>> begin

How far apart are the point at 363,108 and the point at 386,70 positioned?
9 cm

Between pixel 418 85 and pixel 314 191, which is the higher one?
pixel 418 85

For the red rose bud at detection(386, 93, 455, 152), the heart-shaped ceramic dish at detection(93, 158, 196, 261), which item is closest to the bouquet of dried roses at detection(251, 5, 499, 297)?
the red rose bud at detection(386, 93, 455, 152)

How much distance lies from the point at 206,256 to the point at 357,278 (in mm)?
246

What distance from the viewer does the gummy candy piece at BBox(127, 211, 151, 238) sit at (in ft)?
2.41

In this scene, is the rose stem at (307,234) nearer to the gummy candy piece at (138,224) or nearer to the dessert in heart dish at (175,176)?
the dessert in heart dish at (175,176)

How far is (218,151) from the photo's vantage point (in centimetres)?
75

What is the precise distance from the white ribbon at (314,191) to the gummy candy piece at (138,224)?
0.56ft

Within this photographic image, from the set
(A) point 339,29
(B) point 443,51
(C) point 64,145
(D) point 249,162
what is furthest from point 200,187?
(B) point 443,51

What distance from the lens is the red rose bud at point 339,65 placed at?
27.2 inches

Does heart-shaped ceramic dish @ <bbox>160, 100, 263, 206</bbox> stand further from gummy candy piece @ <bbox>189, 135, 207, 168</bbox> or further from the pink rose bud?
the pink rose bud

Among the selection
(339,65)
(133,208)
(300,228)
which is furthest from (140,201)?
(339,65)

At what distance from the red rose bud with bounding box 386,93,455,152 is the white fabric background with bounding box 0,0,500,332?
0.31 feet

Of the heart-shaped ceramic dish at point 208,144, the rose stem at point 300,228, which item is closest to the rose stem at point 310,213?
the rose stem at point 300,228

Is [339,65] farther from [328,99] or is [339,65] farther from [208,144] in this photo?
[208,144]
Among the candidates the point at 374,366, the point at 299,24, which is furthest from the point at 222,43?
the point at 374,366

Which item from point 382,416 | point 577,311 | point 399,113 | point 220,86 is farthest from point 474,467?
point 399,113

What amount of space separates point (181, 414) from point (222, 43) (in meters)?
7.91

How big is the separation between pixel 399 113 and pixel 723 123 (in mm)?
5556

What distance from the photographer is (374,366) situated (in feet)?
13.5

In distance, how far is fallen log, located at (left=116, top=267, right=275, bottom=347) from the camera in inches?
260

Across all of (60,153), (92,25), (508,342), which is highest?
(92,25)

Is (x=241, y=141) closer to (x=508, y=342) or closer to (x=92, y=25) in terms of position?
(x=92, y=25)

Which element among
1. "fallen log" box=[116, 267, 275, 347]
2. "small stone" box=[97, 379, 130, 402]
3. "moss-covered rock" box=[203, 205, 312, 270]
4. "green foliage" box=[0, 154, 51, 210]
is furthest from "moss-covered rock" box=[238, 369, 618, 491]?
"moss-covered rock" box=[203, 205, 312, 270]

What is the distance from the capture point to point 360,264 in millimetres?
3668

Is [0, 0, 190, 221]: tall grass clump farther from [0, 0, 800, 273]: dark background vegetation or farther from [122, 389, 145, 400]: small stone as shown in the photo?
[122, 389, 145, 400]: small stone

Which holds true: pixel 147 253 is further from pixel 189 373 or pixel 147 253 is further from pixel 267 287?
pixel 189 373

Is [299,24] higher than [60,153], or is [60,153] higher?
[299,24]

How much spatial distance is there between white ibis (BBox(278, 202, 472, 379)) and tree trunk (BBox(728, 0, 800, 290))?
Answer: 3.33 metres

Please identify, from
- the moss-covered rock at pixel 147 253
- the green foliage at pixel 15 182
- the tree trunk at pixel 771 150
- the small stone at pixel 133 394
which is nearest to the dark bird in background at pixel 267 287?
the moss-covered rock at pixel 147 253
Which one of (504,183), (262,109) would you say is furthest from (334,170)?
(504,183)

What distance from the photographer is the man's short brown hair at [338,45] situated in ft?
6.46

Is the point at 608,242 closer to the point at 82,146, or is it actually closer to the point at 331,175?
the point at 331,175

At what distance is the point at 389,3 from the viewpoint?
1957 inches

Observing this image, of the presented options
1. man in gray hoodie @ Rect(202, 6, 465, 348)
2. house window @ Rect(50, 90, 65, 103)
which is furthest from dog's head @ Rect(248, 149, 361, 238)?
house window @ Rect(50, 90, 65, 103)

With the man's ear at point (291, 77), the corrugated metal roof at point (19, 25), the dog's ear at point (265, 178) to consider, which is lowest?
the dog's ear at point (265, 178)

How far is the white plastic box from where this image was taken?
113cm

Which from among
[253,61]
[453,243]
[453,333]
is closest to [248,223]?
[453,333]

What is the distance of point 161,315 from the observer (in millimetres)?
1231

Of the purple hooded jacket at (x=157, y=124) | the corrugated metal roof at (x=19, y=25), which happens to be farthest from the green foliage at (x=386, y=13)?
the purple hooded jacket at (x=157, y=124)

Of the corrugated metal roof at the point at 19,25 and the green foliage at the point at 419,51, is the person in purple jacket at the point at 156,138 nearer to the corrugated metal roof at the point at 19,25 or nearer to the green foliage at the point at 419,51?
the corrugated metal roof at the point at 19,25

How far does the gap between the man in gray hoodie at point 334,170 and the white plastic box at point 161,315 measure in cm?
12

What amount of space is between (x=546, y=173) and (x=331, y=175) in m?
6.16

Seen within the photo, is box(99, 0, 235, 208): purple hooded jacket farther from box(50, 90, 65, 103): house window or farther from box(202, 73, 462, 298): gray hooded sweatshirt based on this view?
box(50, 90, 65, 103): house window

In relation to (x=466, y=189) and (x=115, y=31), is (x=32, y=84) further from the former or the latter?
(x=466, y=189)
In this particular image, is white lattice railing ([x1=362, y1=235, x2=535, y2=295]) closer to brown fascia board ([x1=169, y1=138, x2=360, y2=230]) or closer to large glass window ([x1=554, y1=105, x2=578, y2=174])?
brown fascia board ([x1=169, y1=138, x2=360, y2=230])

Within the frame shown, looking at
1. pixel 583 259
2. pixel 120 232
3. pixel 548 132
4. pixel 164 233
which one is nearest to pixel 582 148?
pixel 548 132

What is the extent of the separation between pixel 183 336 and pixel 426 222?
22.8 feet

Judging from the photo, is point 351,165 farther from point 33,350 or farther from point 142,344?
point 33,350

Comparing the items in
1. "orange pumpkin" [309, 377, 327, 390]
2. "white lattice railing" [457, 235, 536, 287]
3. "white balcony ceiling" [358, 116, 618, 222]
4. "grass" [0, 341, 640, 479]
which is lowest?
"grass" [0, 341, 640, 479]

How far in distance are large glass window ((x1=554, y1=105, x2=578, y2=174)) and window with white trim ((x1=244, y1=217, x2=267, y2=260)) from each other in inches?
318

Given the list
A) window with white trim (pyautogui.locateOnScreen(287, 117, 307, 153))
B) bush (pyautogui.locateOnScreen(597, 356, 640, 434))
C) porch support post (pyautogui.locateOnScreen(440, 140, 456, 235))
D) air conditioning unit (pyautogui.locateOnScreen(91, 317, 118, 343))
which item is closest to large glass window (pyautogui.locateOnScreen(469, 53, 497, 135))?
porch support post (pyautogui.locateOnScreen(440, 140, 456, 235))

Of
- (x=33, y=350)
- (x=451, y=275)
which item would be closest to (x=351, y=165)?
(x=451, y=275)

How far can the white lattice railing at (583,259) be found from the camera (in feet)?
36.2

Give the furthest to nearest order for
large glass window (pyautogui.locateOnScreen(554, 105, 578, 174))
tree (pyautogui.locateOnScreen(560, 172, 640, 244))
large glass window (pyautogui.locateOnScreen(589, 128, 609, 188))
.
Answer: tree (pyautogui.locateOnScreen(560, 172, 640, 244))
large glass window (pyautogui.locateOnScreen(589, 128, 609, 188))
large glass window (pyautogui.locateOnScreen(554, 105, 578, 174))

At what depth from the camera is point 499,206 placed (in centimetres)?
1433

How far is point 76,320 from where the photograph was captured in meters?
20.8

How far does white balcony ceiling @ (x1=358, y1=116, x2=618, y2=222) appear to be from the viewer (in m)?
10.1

>> end

> _DIRECTION_
Convert the lines running from the one containing "Is [299,24] higher" up to and including the one containing "Answer: 3.33 metres" into a JSON list of strings, one string per line, with blank lines omitted.

> _EXERCISE ANSWER_
[
  "Is [299,24] higher than [60,153], or is [60,153] higher?",
  "[299,24]",
  "How much spatial distance is there between white ibis (BBox(278, 202, 472, 379)) and tree trunk (BBox(728, 0, 800, 290))?",
  "Answer: 3.33 metres"
]